++++ SOURCE EXTRACT ++++

Anthony van Dyck is one of the most celebrated and influential portraitists of all time. With his elegant manner and beguiling evocation of a sitter’s inner life, he was the favorite portrait painter of many of the most powerful and interesting figures of the seventeenth century. His sitters were poets, duchesses, painters, and generals — the social and artistic elite of his age — and his unparalleled achievement in portraiture marked a turning point in the history of European painting.
Born in Antwerp in 1599 to a family of patrician merchants, Van Dyck enrolled as an apprentice to the painter Hendrick van Balen in 1610, but Peter Paul Rubens, Flanders’s most acclaimed artist, would exert a far greater influence on his development. By his late teens, the young Van Dyck was already assisting Rubens on large-scale commissions. A brief sojourn in England in the winter of 1620, followed by a stay of roughly six years in Italy, cemented his emergence as a mature painter in his own right. In 1632, Van Dyck was appointed principal painter to Charles I of England. The portraits he produced over the following decade, before his premature death in London in 1641, are among his most admired.

++++ DATASET EXCERPT ++++

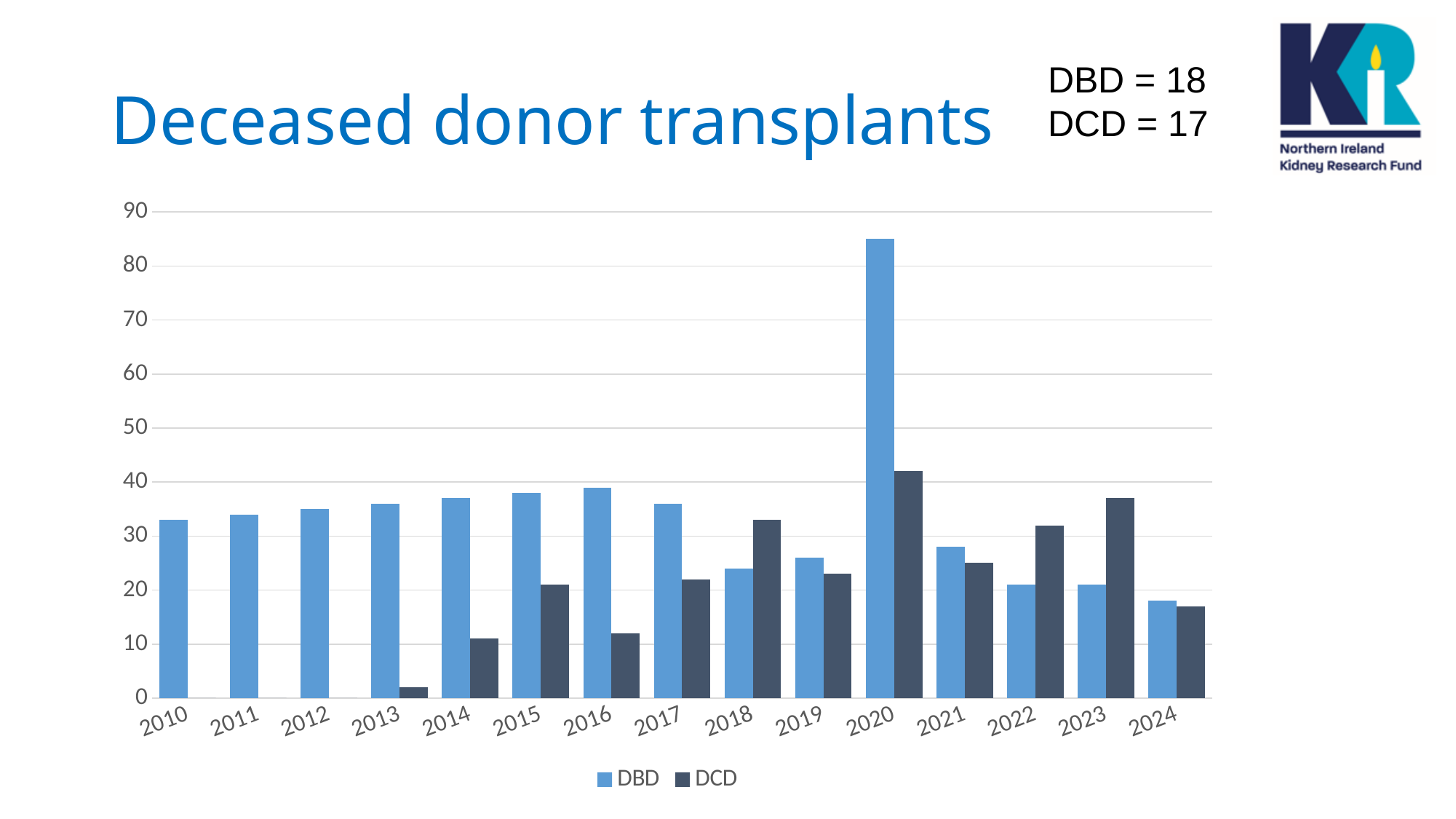
In which year is the DBD value highest? 2020 What kind of chart is shown on the slide? bar chart In which year is the DCD value highest? 2020 Is the DCD value for 2013 greater or less than 10? less In 2023, which is larger, DBD or DCD? DCD How many series does the legend list? 2 How many years are shown on the x axis? 15 In which year is the DBD value lowest? 2024 Is the DBD value for 2020 greater or less than 80? greater Is the DCD value for 2023 greater or less than 30? greater What is the title of the chart? Deceased donor transplants Do the DBD values rise or fall from 2010 to 2016? rise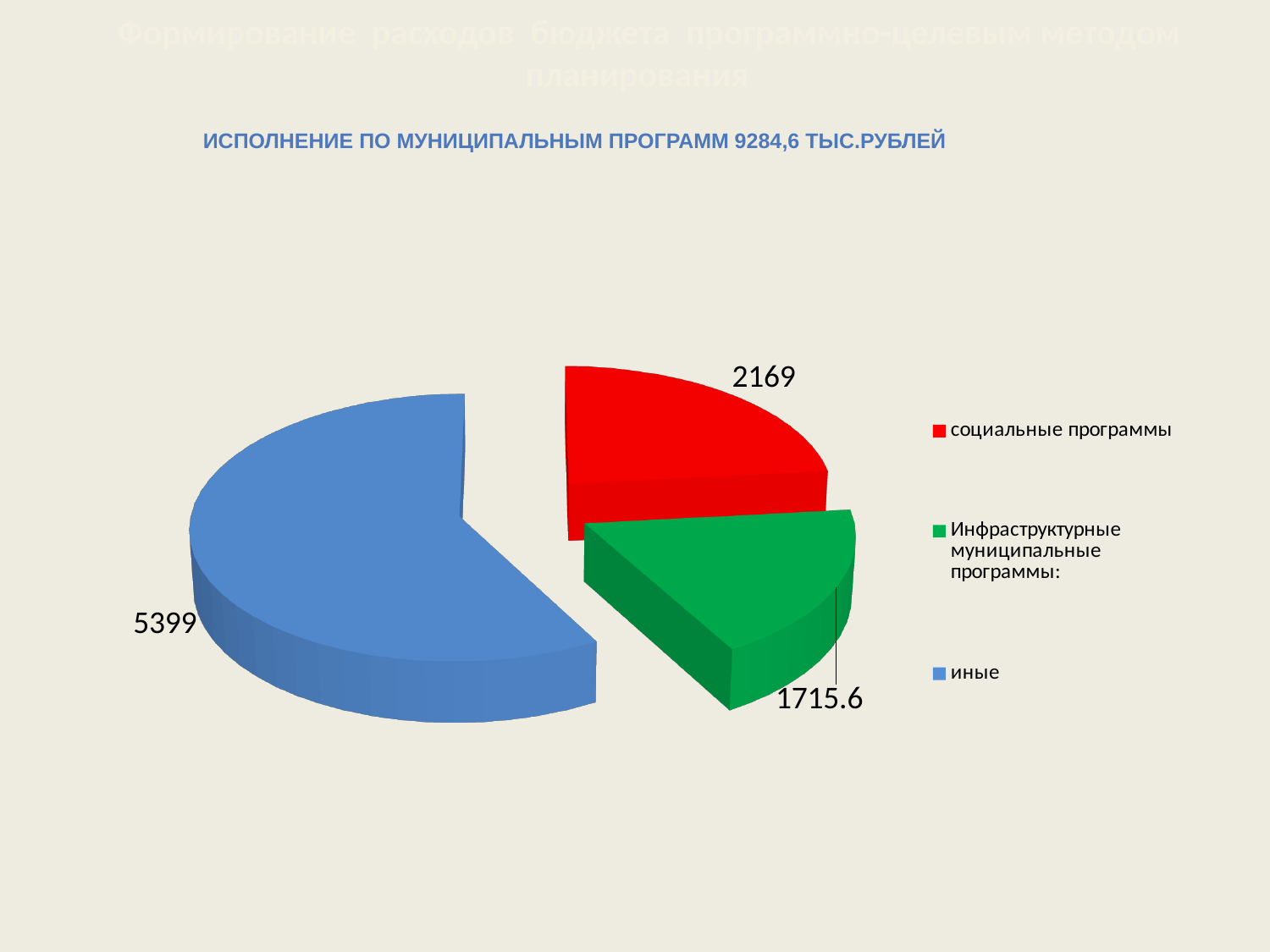
What is the value for социальные программы? 2169 What is the value for Инфраструктурные муниципальные программы? 1715.6 What is the difference between the values for иные and социальные программы? 3230 Which category has the smallest slice of the pie? Инфраструктурные муниципальные программы How many slices does the pie chart have? 3 Which is larger, the value for социальные программы or the value for Инфраструктурные муниципальные программы? социальные программы What is the difference between the values for социальные программы and Инфраструктурные муниципальные программы? 453.4 What type of chart is shown on the slide? pie chart Which category has the largest slice of the pie? иные What total amount is stated in the chart title? 9284,6 тыс.рублей What is the value for иные? 5399 What colour is the slice for иные? blue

++++

PROBLEM 1 =>
In the Van Dyck passage, reproduce verbatim the span starting with "Born in Antwerp" and going on through "his most admired.".
PROBLEM 2 =>
Answer these from the Van Dyck passage:
(a) What four kinds of sitters does it list for Van Dyck?
(b) To which painter was he apprenticed in 1610?
(c) To what post was he appointed in 1632?

OUTPUT 1 =>
Born in Antwerp in 1599 to a family of patrician merchants, Van Dyck enrolled as an apprentice to the painter Hendrick van Balen in 1610, but Peter Paul Rubens, Flanders’s most acclaimed artist, would exert a far greater influence on his development. By his late teens, the young Van Dyck was already assisting Rubens on large-scale commissions. A brief sojourn in England in the winter of 1620, followed by a stay of roughly six years in Italy, cemented his emergence as a mature painter in his own right. In 1632, Van Dyck was appointed principal painter to Charles I of England. The portraits he produced over the following decade, before his premature death in London in 1641, are among his most admired.

OUTPUT 2 =>
(a) Poets, duchesses, painters, and generals
(b) Hendrick van Balen
(c) Principal painter to Charles I of England